The people who read this blog and know us know that my husband is not a mean man. He is, in fact, quite caring. He tells me that many families like rotation life because the end result is that fifty percent of his time will be spent at home, as a full-time dad, not working. And also that the freedom of that schedule will allow us to spend more quality time with family and friends in Minnesota, the way we've often hoped to.

"I knew she was going to meet her connection..."

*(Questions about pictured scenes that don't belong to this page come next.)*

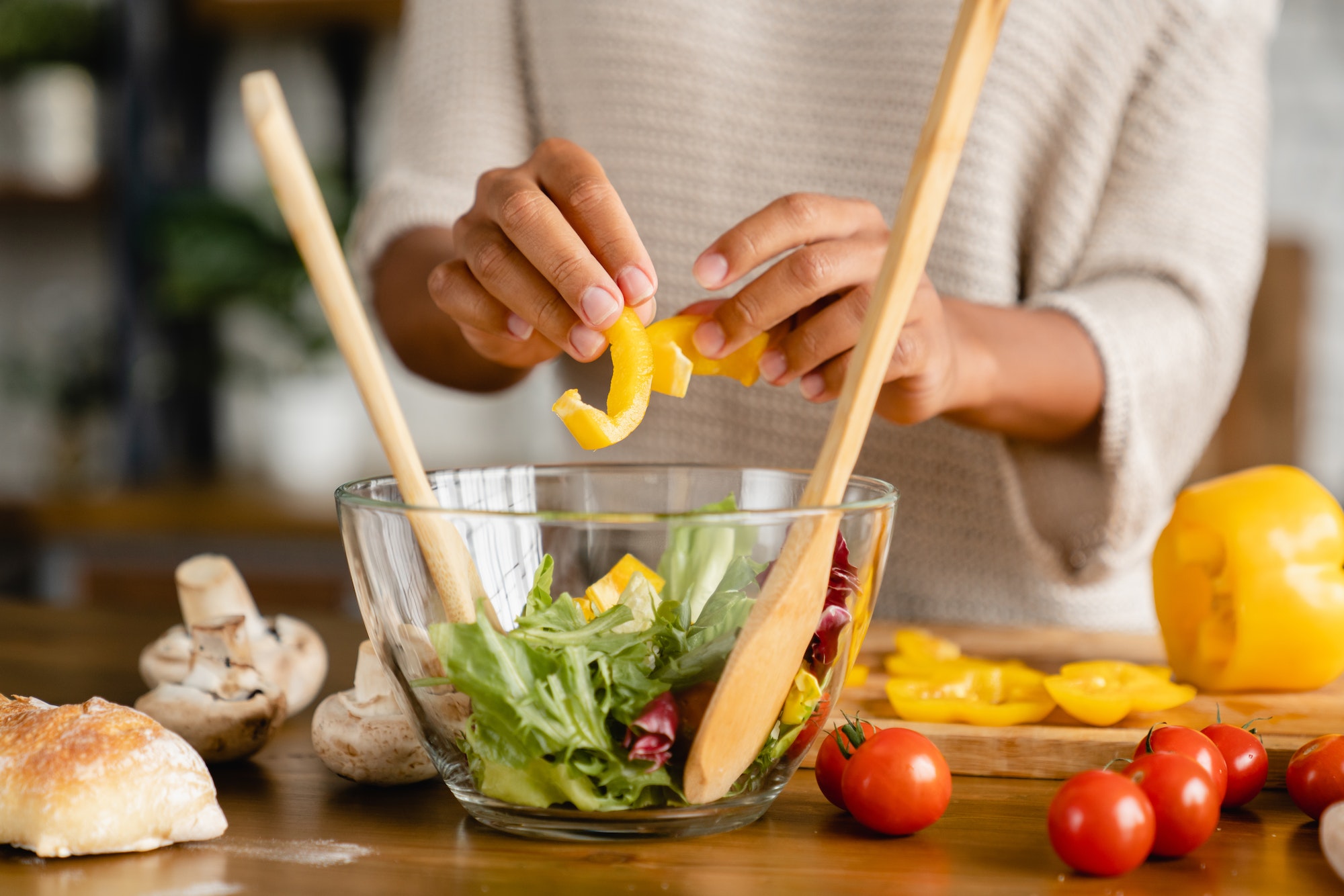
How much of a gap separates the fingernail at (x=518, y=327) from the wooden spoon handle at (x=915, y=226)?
0.87ft

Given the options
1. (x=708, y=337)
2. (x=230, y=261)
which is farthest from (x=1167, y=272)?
(x=230, y=261)

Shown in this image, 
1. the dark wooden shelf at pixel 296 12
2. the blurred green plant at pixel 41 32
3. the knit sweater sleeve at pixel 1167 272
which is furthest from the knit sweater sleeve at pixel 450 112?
the blurred green plant at pixel 41 32

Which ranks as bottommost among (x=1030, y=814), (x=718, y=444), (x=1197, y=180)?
(x=1030, y=814)

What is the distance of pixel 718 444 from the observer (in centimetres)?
134

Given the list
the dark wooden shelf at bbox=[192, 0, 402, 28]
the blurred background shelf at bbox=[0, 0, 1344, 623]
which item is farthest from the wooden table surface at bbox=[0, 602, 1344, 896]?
the dark wooden shelf at bbox=[192, 0, 402, 28]

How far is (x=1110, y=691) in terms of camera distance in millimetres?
763

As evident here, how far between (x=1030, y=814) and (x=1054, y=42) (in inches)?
34.5

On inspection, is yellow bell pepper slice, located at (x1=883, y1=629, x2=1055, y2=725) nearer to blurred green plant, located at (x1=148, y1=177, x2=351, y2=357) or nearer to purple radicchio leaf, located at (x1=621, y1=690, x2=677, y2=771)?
purple radicchio leaf, located at (x1=621, y1=690, x2=677, y2=771)

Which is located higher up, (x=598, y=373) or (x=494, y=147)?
(x=494, y=147)

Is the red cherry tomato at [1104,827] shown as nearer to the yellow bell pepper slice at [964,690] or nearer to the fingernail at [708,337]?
the yellow bell pepper slice at [964,690]

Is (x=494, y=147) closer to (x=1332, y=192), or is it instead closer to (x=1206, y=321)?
(x=1206, y=321)

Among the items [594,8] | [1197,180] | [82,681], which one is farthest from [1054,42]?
[82,681]

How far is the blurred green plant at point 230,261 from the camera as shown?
8.05 ft

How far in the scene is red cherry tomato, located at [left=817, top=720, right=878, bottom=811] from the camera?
1.97 ft
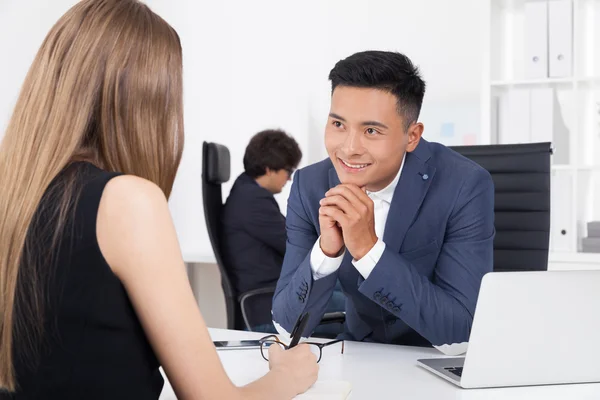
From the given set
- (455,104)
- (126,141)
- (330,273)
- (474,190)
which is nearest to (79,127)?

I believe him. I'm not immune to the positive aspects of his unusual work circumstances, but at the moment the intensity of the year has left me feeling overwhelmed and truly wiped out.

"At her feet was a footloose man..."

The day that he left felt like one of those really terrible days in life that you don't forget. He was busy preparing to go all day, and I was busy trying to care for the baby all day.  I sobbed when he got in the taxi.  Tears dropped from my eyes without warning throughout the days and nights surrounding his departure. Certainly pregnancy followed by newborn-induced sleeplessness exacerbated my intense feelings.

"You can't always get what you want..."

I, and we, had big plans for 2013. Big sewing plans, big professional plans, big travel plans, big financial goals, big plans for our new house. The curve balls were relentless though, and ultimately here I am, nursing our son in this dark nursery half-way around the world from my husband. It was a very different from what I imagined having a family might be like.

"You can't always get what you want..."

It's not that I'm not thrilled about our beautiful baby, or blind to the positives of my husband's work. But it is true that I believe families should try to be together, and that the way this year unfolded is what has caused me to believe that more firmly. Tricky.

"You can't always get what you want..."

It is scary to think about the coming solo weeks after Mom leaves. On the other hand, a lot of people have gone above and beyond to make sure that I don't feel alone or overwhelmed right now. One friend in particular has babysat more than once, brought ice cream and Chipotle, kidnapped me for a baby-free afternoon outside the house, helped me navigate my insurance coverage while I was stuck in my hospital bed, and even helped me improve my odds at continuing to breastfeed in the face of tricky circumstances when she saw, well before I did, how close we had come to not being able to do it. Other friends have dropped off food or helped watch the baby, and still others have sent things in the mail. My mom has not only baby-sat, given up sleep, and just sat still loving our baby for hours; but she has also helped me finish setting up and decorating the unfinished nursery by framing items and sewing bits that I had planned to do but had not completed prior to delivery.  All things considered, we feel loved and lucky, and I know that there are people I can call if I am truly struggling after my mom leaves.

"But if you try sometimes, you just might find..."

We are lucky for other reasons. My husband could easily have not been able to make it back for the birth of our son, but he did make it back. Also, we were able to be together from much of the pregnancy, and even more importantly, his strange job allowed him to be at home with us, full-time, for the first five weeks of our baby's life. Even though I am not quite yet able to feel happy and cheerful about the way this week and this month feel, my brain recognizes that it will all work, because it keeps doing that anyway, no matter what happens.

"You get what you need..."

I can't deny that we have what we need: love, health, each other, and some extras. Just like the song says.